Data extracted from a collection:
^^^^
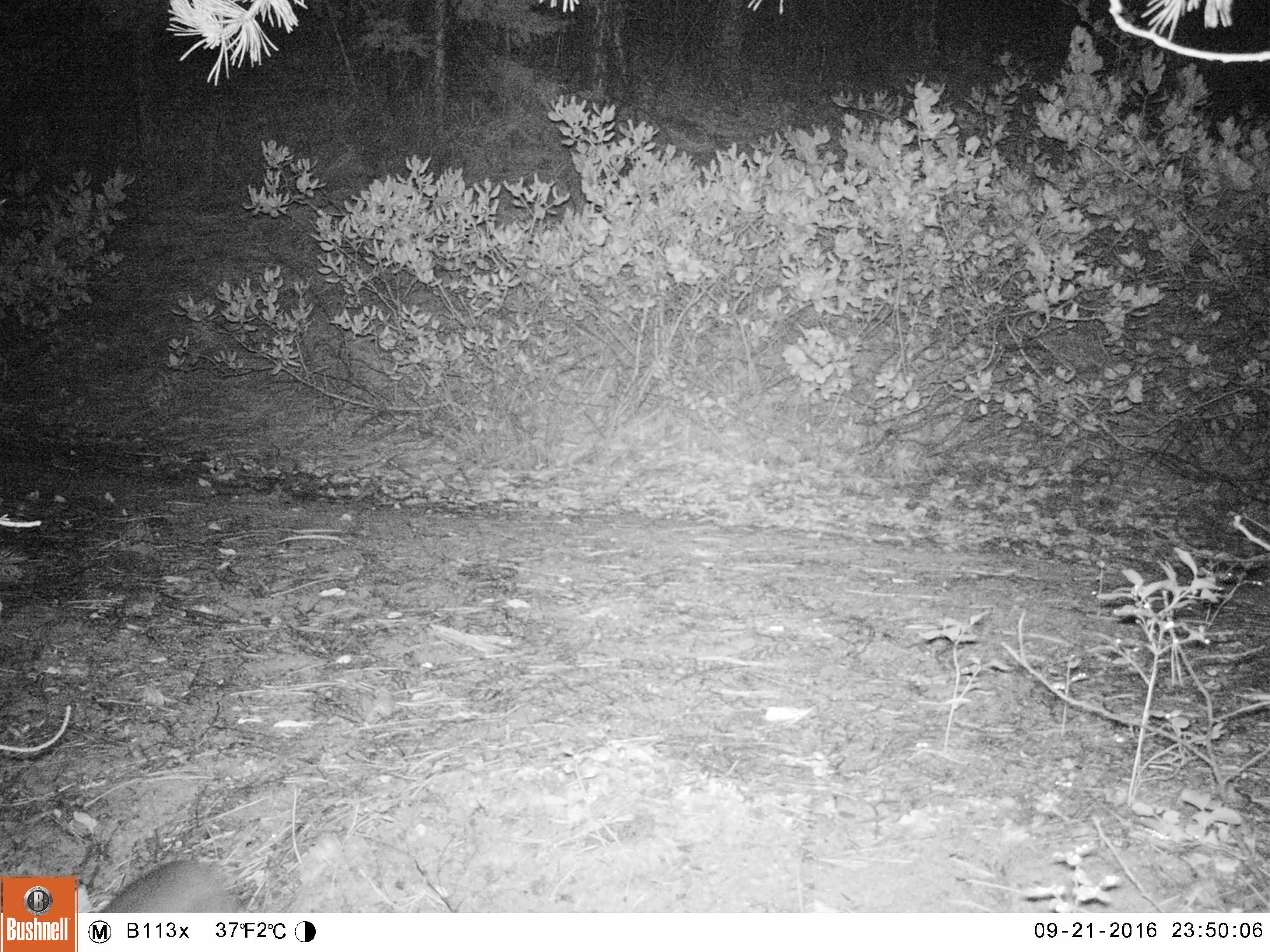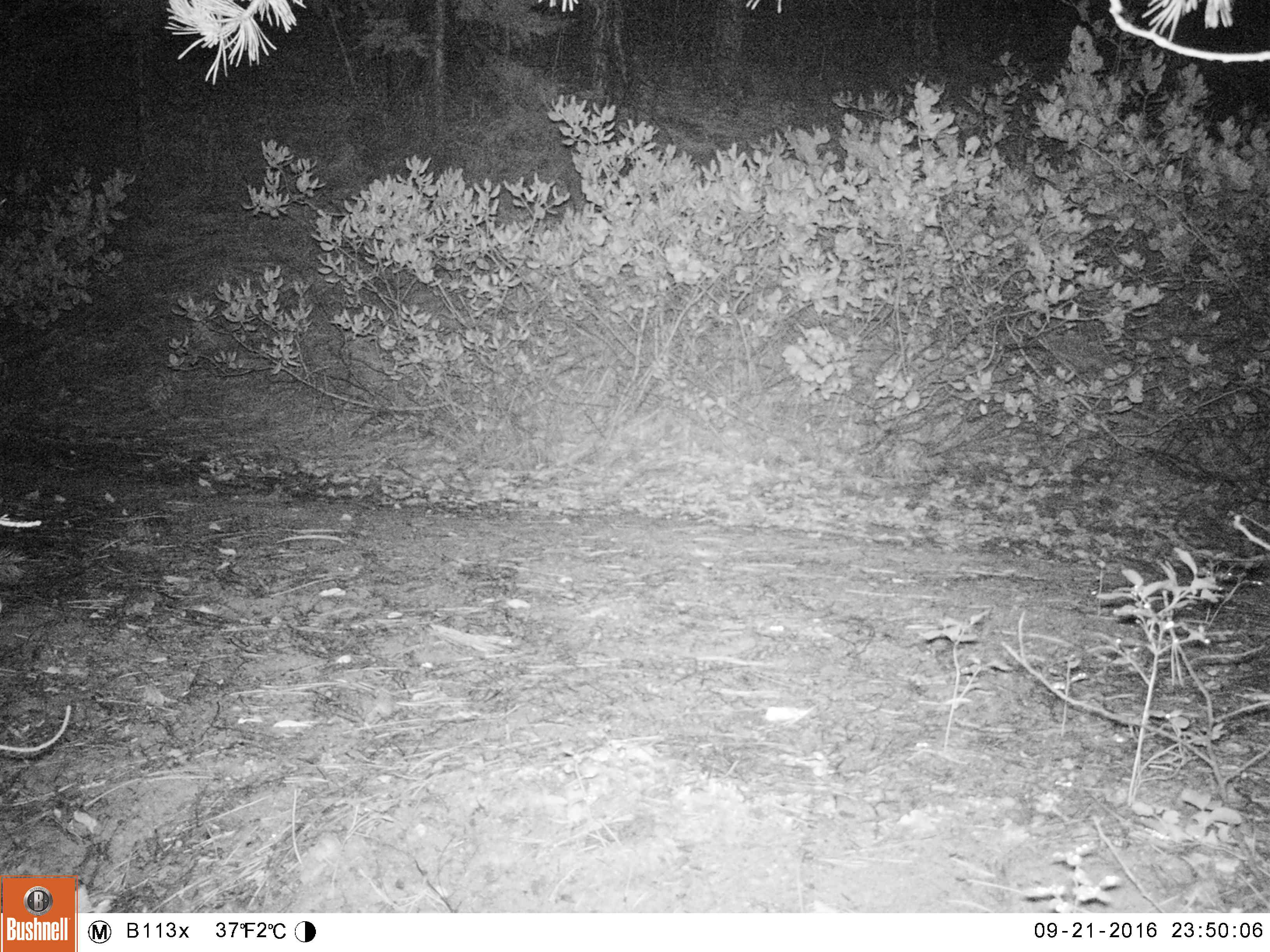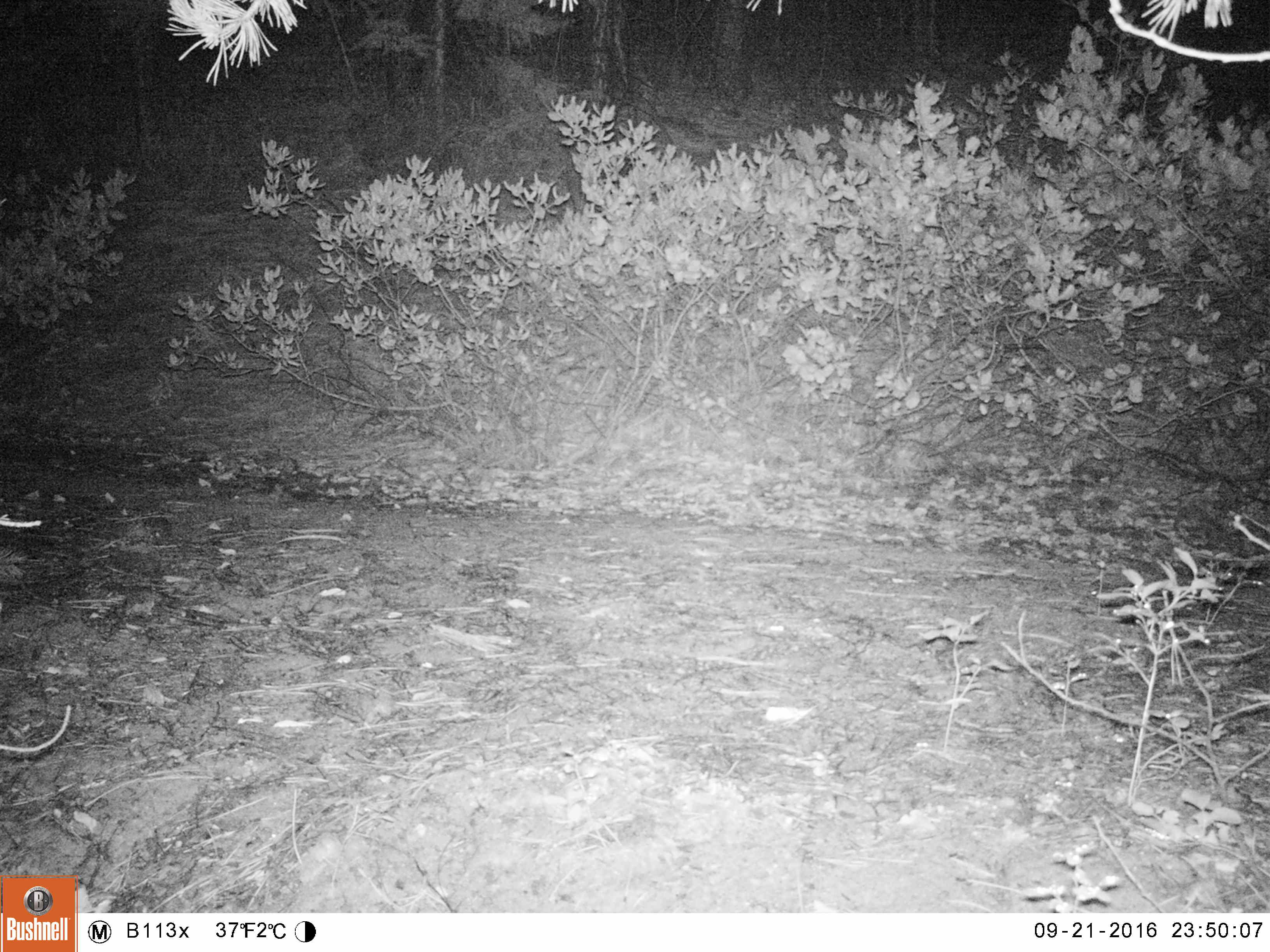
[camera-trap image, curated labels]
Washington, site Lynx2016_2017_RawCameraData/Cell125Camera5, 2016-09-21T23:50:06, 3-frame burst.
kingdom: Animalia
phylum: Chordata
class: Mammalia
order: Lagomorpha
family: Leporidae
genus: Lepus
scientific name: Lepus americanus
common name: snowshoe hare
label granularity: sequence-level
^^^^
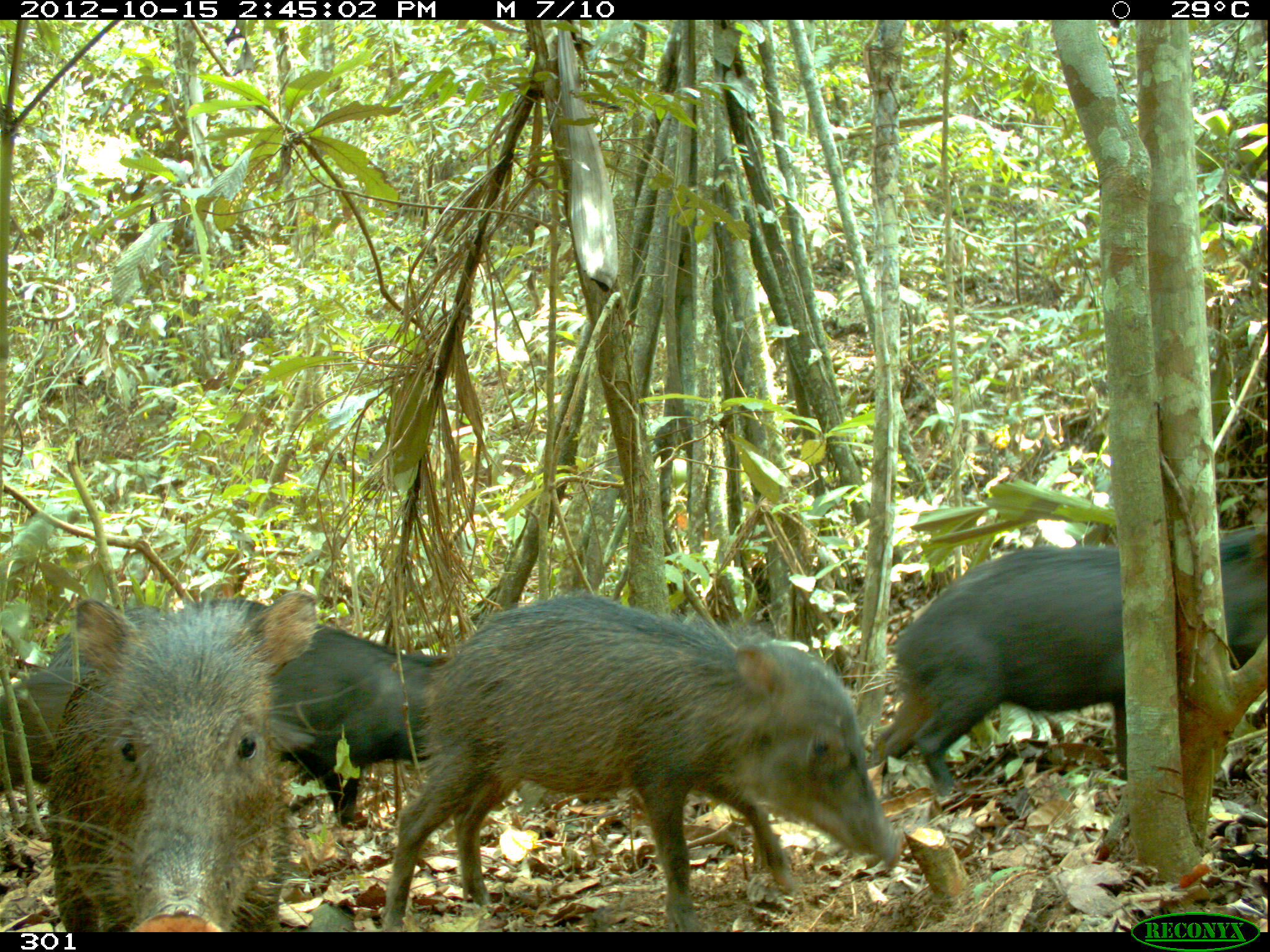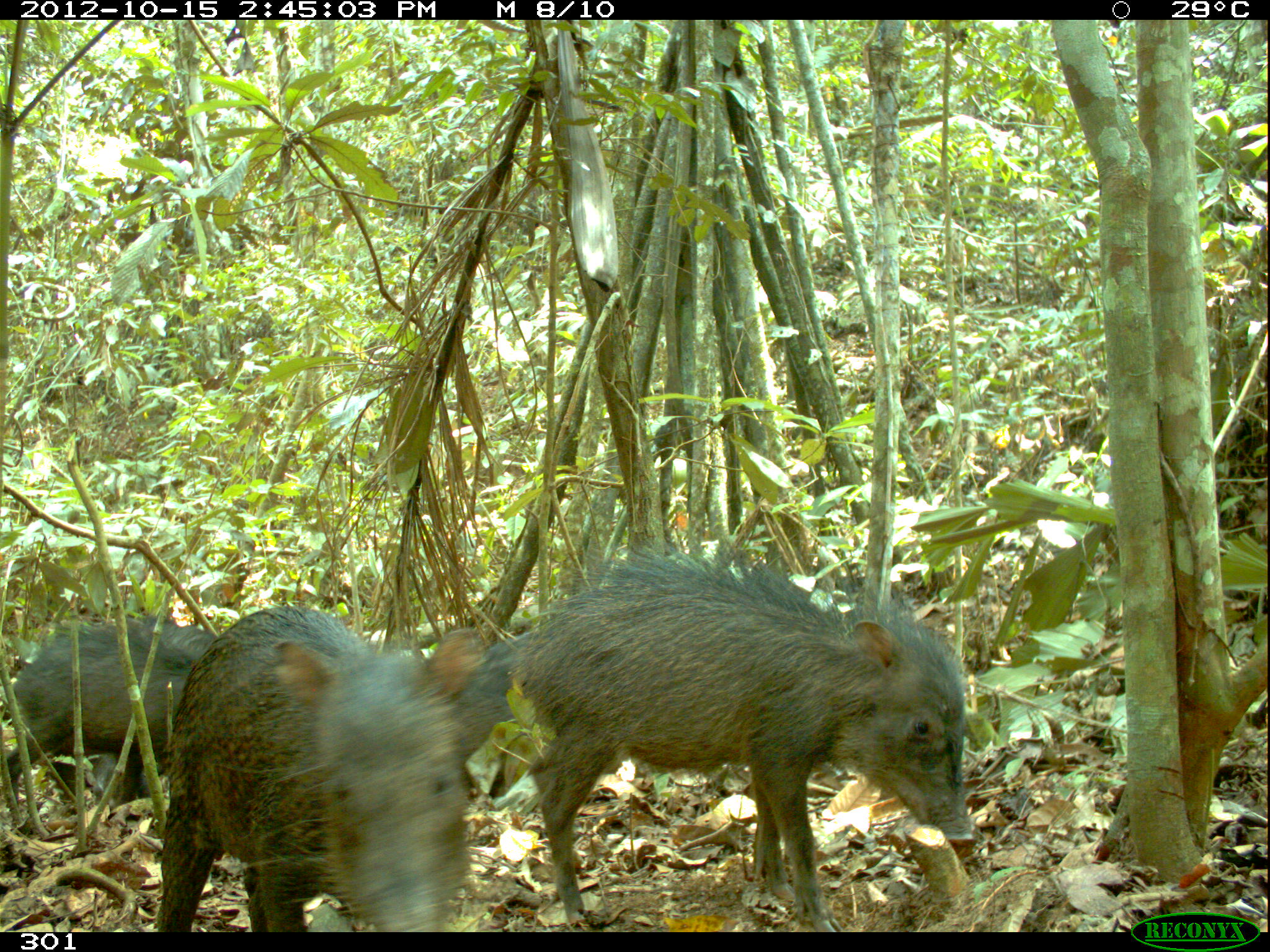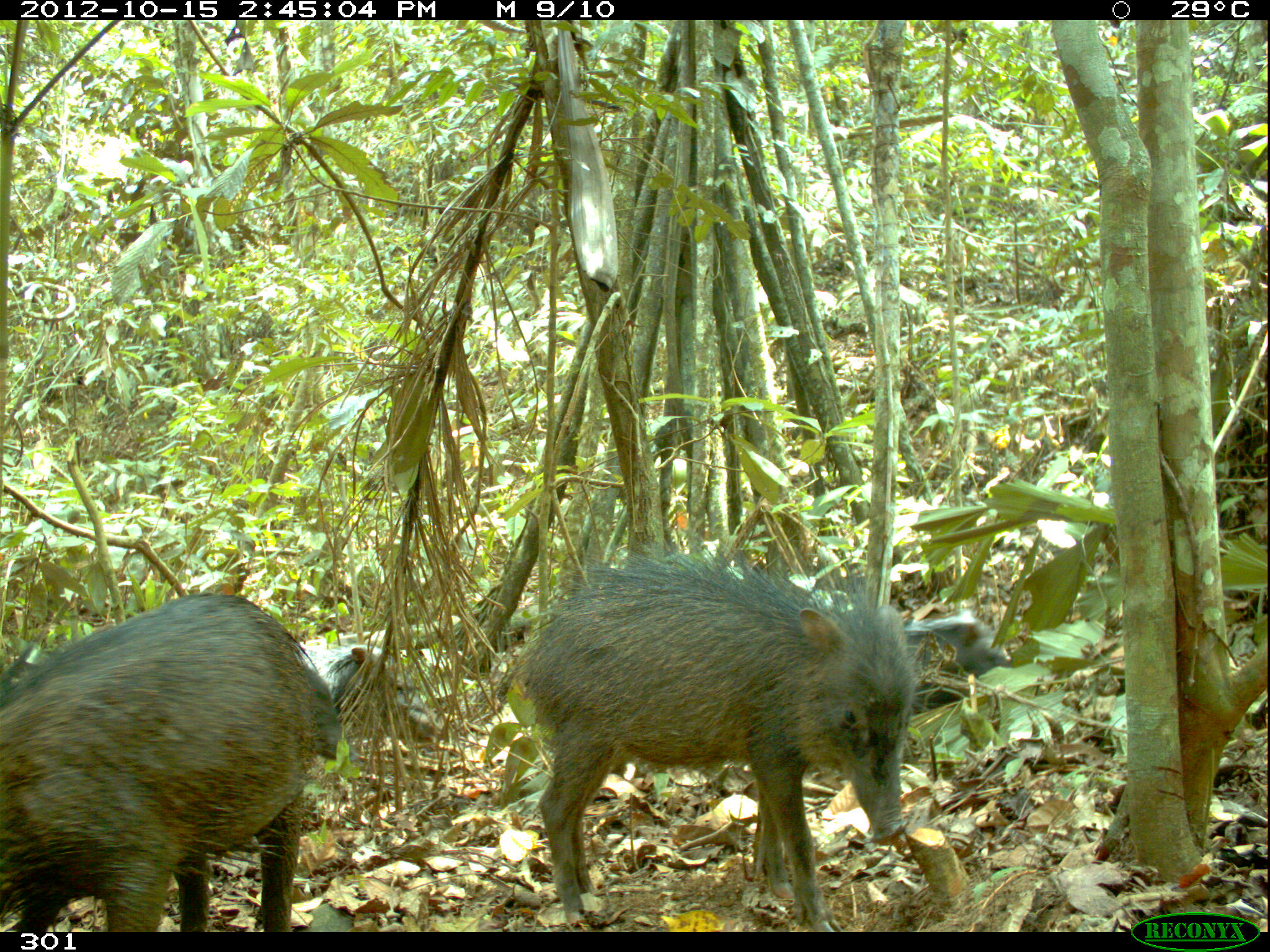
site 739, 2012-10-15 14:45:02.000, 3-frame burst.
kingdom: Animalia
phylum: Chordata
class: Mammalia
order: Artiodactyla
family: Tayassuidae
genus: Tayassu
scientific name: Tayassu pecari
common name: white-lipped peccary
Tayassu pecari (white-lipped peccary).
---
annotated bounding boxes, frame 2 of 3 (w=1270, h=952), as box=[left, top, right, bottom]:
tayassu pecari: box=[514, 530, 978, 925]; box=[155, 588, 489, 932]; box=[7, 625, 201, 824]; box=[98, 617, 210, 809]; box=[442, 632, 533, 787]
^^^^
● What to produce: Restate word for word the lines of the data above, starting at the line containing "[camera-trap image, curated labels]" and ending at the line containing "label granularity: sequence-level", both included, and nothing more.

● Response to the exercise:
[camera-trap image, curated labels]
Washington, site Lynx2016_2017_RawCameraData/Cell125Camera5, 2016-09-21T23:50:06, 3-frame burst.
kingdom: Animalia
phylum: Chordata
class: Mammalia
order: Lagomorpha
family: Leporidae
genus: Lepus
scientific name: Lepus americanus
common name: snowshoe hare
label granularity: sequence-level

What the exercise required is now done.